# THE EXERCISE
Rewrite the entries below with every "green grass field" changed to "green lawn", keeping everything else the same.

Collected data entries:
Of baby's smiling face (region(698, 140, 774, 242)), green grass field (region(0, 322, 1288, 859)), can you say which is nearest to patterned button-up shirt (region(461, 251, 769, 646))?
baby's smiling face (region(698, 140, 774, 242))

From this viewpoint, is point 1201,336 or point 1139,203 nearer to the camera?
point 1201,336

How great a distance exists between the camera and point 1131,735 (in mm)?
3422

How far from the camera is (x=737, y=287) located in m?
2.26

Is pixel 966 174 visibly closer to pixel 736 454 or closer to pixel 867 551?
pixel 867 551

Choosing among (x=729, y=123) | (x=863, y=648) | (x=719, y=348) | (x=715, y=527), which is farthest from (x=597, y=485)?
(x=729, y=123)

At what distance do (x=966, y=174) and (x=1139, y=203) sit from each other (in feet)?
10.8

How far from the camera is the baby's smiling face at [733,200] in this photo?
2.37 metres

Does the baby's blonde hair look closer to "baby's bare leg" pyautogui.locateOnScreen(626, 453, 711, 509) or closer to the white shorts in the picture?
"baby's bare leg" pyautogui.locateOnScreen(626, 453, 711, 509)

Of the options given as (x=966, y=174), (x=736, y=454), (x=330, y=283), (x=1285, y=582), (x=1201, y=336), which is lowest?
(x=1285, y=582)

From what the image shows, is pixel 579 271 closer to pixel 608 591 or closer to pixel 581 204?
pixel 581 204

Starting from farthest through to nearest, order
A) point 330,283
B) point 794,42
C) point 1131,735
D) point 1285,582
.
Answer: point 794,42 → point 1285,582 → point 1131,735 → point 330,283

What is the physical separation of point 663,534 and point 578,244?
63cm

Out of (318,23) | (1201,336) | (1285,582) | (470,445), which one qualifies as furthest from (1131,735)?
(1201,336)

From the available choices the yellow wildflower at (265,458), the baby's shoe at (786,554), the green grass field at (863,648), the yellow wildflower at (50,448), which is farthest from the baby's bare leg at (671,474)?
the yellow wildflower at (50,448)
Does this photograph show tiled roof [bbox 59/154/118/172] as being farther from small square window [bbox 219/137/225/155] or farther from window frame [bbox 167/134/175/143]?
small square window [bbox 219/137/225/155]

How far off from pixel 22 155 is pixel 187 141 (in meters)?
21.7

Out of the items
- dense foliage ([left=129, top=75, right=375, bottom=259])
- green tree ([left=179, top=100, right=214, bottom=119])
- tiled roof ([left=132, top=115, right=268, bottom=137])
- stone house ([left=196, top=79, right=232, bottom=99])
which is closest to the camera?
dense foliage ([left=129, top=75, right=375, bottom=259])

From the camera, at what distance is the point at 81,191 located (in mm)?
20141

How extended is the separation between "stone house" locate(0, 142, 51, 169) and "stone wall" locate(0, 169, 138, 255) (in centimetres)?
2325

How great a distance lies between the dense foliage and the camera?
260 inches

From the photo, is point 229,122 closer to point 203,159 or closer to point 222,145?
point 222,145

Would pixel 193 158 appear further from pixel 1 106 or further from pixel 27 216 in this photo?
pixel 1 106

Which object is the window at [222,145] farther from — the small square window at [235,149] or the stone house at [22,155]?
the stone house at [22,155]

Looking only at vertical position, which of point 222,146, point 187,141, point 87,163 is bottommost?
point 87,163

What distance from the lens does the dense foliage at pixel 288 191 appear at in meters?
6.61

# SOLVED EXERCISE
Of baby's smiling face (region(698, 140, 774, 242)), green lawn (region(0, 322, 1288, 859)), can you say which is nearest to patterned button-up shirt (region(461, 251, 769, 646))?
baby's smiling face (region(698, 140, 774, 242))

From this viewpoint, is point 1201,336 or point 1139,203 nearer to the camera?
point 1201,336

How great a distance exists between the camera and point 1131,735 (in mm)?
3422

How far from the camera is (x=737, y=287) located in m?
2.26

Is pixel 966 174 visibly closer to pixel 736 454 or closer to pixel 867 551?
pixel 867 551

Choosing among (x=729, y=123) | (x=863, y=648) | (x=719, y=348) | (x=715, y=527), which is farthest from (x=597, y=485)?
(x=729, y=123)

At what distance do (x=966, y=174) and (x=1139, y=203) sit from each other (in feet)?
10.8

How far from the camera is the baby's smiling face at [733,200] in this photo?
2.37 metres

Does the baby's blonde hair look closer to "baby's bare leg" pyautogui.locateOnScreen(626, 453, 711, 509) or closer to the white shorts in the picture?
"baby's bare leg" pyautogui.locateOnScreen(626, 453, 711, 509)

Of the options given as (x=966, y=174), (x=736, y=454), (x=330, y=283), (x=1285, y=582), (x=1201, y=336), which is lowest?
(x=1285, y=582)

From what the image shows, is pixel 579 271 closer to pixel 608 591 or closer to pixel 581 204?
pixel 581 204

Starting from farthest through to nearest, order
A) point 330,283
B) point 794,42
C) point 1131,735
D) point 1285,582
.
Answer: point 794,42 → point 1285,582 → point 1131,735 → point 330,283

What is the physical separation of point 663,534 and point 578,244?
63cm

Out of (318,23) | (1201,336) | (1285,582) | (470,445), which one qualifies as furthest from (1131,735)?
(1201,336)

From the available choices the yellow wildflower at (265,458), the baby's shoe at (786,554), the green lawn at (863,648), the yellow wildflower at (50,448), which is farthest from the baby's bare leg at (671,474)?
the yellow wildflower at (50,448)
Does this photograph show tiled roof [bbox 59/154/118/172] as being farther from small square window [bbox 219/137/225/155] or farther from window frame [bbox 167/134/175/143]?
small square window [bbox 219/137/225/155]

How far off from pixel 22 155 is pixel 187 141 (in meters)?
21.7

Out of the items
- dense foliage ([left=129, top=75, right=375, bottom=259])
- green tree ([left=179, top=100, right=214, bottom=119])
- tiled roof ([left=132, top=115, right=268, bottom=137])
- stone house ([left=196, top=79, right=232, bottom=99])
which is closest to the camera?
dense foliage ([left=129, top=75, right=375, bottom=259])

From the camera, at what distance is the point at 81,191 located (in mm)?
20141

How extended is the separation between "stone house" locate(0, 142, 51, 169) and "stone wall" locate(0, 169, 138, 255) (in centimetres)?
2325

How great a distance lies between the dense foliage and the camera?
260 inches

From the photo, is point 229,122 closer to point 203,159 or closer to point 222,145?
point 222,145

Would pixel 193 158 appear further from pixel 1 106 or further from pixel 27 216 in this photo?
pixel 1 106

Which object is the window at [222,145] farther from — the small square window at [235,149] or the stone house at [22,155]?
the stone house at [22,155]

Looking only at vertical position, which of point 222,146, point 187,141, point 87,163 is bottommost?
point 87,163

What distance from the lens does the dense foliage at pixel 288 191 appear at in meters?
6.61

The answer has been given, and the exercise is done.